Aux traditionnels bas, mitaines et gougounes qu'on vend depuis des années chez Jean Coutu, s'ajoutent maintenant des chemises, cravates, polos, pyjamas, ceintures, chapeaux et sous-vêtements.

André Dubuc
André Dubuc
La Presse

Le pharmacien Jean Coutu continuera à se faire des amis au troisième trimestre. Les profits par action devraient progresser de 13%, selon une analyse de la Financière Banque Nationale (FBN).

L'analyste Vishal Shreedhar a publié une note hier en prévision du dévoilement des résultats du troisième trimestre 2013 de PJC, le 10 janvier.

Il a constaté que le titre de Jean Coutu (T.PJC.A) s'est apprécié de 3% en moyenne durant la période de 10 jours allant du cinquième jour ouvrable avant la publication à la cinquième suivant le dévoilement, et ce au cours des quatre trimestres précédents.

Cette fois-ci, le bénéfice par action devrait monter à 26 cents comparativement à 23 cents l'an dernier à pareille date. Les revenus atteindront 735 millions de dollars, en hausse de 5%, tandis que le bénéfice avant intérêt, amortissement et impôt se chiffrera à 84,6 millions par rapport à 79,9 millions un an plus tôt.

En dépit de l'impact des modifications réglementaires, les ventes de médicaments sous ordonnance devraient avoir progressé de 3,4% pendant le trimestre, tandis que les ventes d'articles de consommation courante afficheront vraisemblablement une croissance plus faible, à 1,8%.
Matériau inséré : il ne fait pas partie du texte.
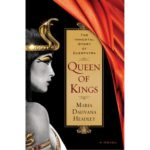 5 Reasons To Read The Queen Of Kings By Maria Dahvana Headley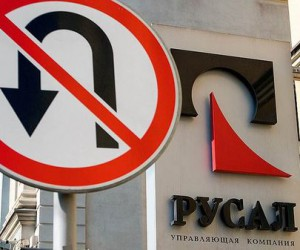 Стоимость акций Русала продолжила укрепление благодаря заявлению от OFAC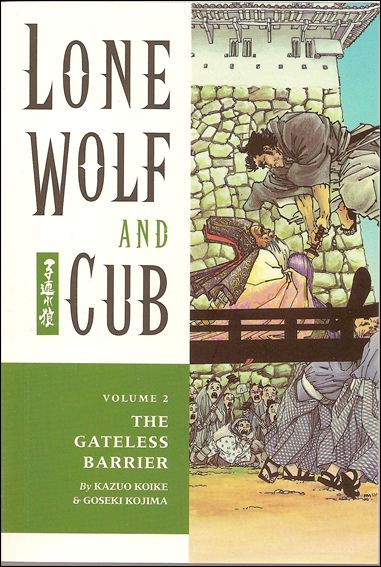 Lone Wolf and Cub 2-B by Dark Horse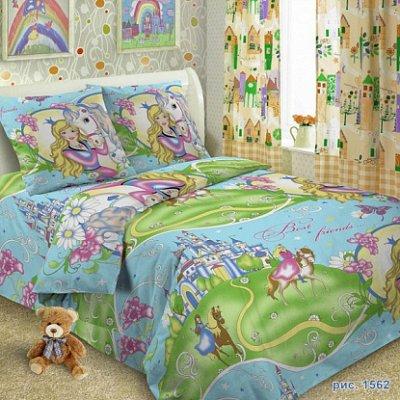 Интересные товары для дома, детей, красоты — Домашний текстиль — Для дома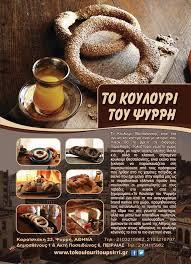 ΤΟ ΚΟΥΛΟΥΡΙ ΤΟΥ ΨΥΡΡΗ ΠΡΑΤΗΡΙΟ ΑΡΤΟΥ ΑΡΤΟΠΟΙΕΙΟ SNACK CAFE ΠΕΙΡΑΙΑΣ ΤΣΙΓΚΡΗΛΑΣ ΓΕΩΡΓΙΟΣ ΚΑΙ ΣΙΑ ΕΕ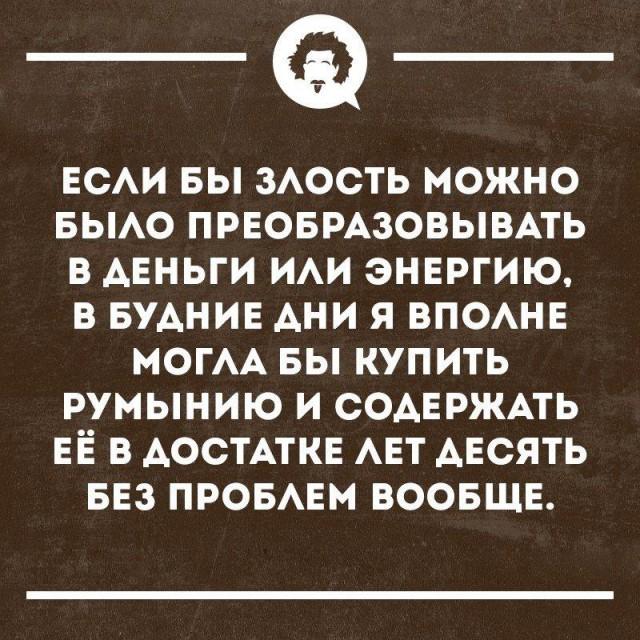 Картинки юморные и тексты 11.10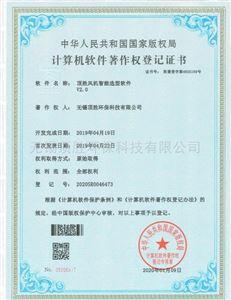 计算机软件1著作权登记证书
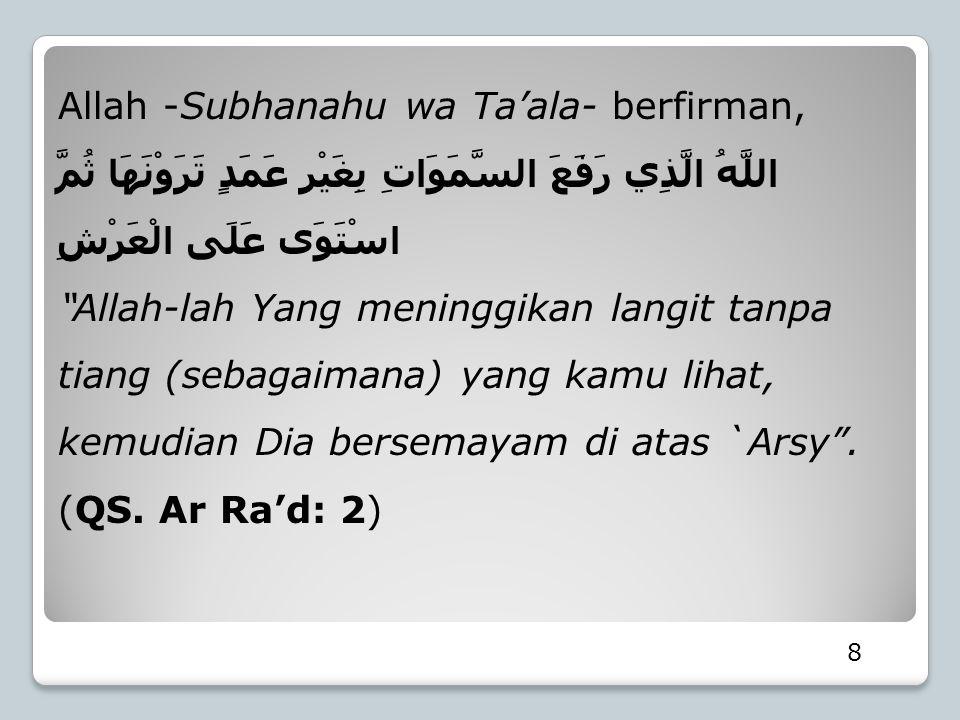 "8 Allah -Subhanahu wa Ta'ala- berfirman, اللَّهُ الَّذِي رَفَعَ السَّمَوَاتِ بِغَيْرِ عَمَدٍ تَرَوْنَهَا ثُمَّ اسْتَوَى عَلَى الْعَرْشِ ""Allah-lah Yan"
La chaîne de pharmacies profite du vieillissement de la population, phénomène qui assure une belle croissance du nombre de prescriptions. À l'opposé, elle doit composer avec la tendance du gouvernement provincial de réduire la valeur des remboursements de médicaments génériques. Selon la FBN, une réduction de 5% du prix des génériques diminue le bénéfice par action de Jean Coutu de 33 cents, toutes choses étant égales par ailleurs. Or, on sait qu'une baisse du prix des génériques en fait bondir la demande.

Autre conséquence: quand les consommateurs se tournent vers les génériques au détriment des médicaments d'origine, l'impact est négatif sur les ventes de Jean Coutu, mais il est positif sur ses marges bénéficiaires, grâce à sa filiale Pro Doc, fabricant de médicaments génériques. Pro Doc a d'ailleurs commencé à distribuer une version générique du médicament contre le mauvais cholestérol Crestor à l'été 2012.

Moins risquée

M. Shreedhar préfère Jean Coutu à son concurrent Shoppers Drug Mart, parce que l'entreprise québécoise est moins exposée au risque réglementaire, selon lui.

L'analyste prévoit une performance de secteur en 2013 et conserve un prix cible de 16$ l'action, soit 14 fois la valeur des profits par action prévus de 1,09$ en 2014, plus la valeur marchande de sa participation dans Rite Aid, moins un escompte de 10%.

À ce propos, Rite Aid a divulgué de meilleurs résultats qu'espérés au troisième trimestre, à la fin de décembre. La chaîne américaine semble en voie de remonter la pente. Selon Valeurs mobilières Desjardins, Jean Coutu ne se départira pas de ses 178 millions d'actions de Rite Aid avant que le revirement de situation se confirme et qu'il se reflète dans le prix de son action. Rite Aid se vendait 1,36$US à la fin de 2012.

Pour sa part, l'action de catégorie A de PJC affichait un prix de 14,53$ à la fermeture des marchés le 31 décembre. Hier, le titre a reculé de 26 cents à 14,50$.